The Merging of Cultures
Shipbuilding

Photo by Sheila Hagler
Rumor has it that Grand Bay couldn't make it through the summer without watermelons. Instead of burning up like so many crops after this year's dry spell, Big Man's watermelons were huge and sweeter than usual. Saving up water, at just the right time, can do that to them. Actually July would seem empty on the south end of Henderson Camp Road if Big Man's watermelons weren't stacked neatly under the trees in his front yard. Every few days, passing by, we could see the stacks change; the wooden wagon behind a tractor had moved. Finally one day most of them are gone. A farmer's work isn't done until his crop is marketed.

There's nothing neat and simple about growing watermelons. The field is bound to be entangled with prolific vines by the time the melons are set to begin ripening. Driving a tractor down rows to cultivate, or scratch-out the weeds, would mean squashing the vines. So grass and weeds grow up through the vines, sapping nutrients and water from the melons, threatening the crop.

Then there are the coyotes. As unbelievable as it may seem they love watermelons. Not satisfied just eating one at a time, they leave canine tooth-marks in a whole slew of them, tasting their way through the crop. Big Man figured out how to stop that though. If you hang some socks, soaked with cheap men's cologne, around the field, it's supposed to keep back the coyotes.

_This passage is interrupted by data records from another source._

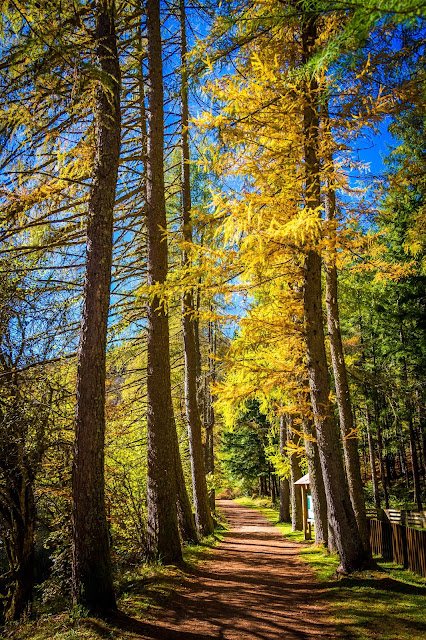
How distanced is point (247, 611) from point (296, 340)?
4519 millimetres

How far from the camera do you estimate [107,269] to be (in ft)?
18.2

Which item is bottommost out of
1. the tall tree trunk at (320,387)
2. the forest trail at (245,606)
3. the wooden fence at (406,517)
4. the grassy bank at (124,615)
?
the wooden fence at (406,517)

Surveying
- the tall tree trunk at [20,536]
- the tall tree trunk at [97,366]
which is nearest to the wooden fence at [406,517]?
the tall tree trunk at [20,536]

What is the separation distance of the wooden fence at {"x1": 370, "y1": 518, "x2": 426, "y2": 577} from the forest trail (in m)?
2.45

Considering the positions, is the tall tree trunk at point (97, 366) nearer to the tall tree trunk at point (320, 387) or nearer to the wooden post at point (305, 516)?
the tall tree trunk at point (320, 387)

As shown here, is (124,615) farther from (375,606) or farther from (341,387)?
(341,387)

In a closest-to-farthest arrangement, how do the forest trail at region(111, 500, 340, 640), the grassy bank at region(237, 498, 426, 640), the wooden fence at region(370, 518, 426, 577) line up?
1. the grassy bank at region(237, 498, 426, 640)
2. the forest trail at region(111, 500, 340, 640)
3. the wooden fence at region(370, 518, 426, 577)

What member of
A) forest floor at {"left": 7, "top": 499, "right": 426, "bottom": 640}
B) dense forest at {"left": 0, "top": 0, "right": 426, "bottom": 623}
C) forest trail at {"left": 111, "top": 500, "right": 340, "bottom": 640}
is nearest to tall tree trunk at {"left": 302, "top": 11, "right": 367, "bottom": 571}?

Harvest involves throwing hefty, slick melons man-to-man until they're loaded onto a wagon. At first, the driver has to be careful to stay off the unfinished melons and remaining vines. Then the wagons have to be unloaded, and the melons stacked. After several weeks the harvest is over. When a deal is finally struck for a sale, they have to be counted and loaded for travel. Not so different from seafood, the product is handled from the moment it's plucked from the environment.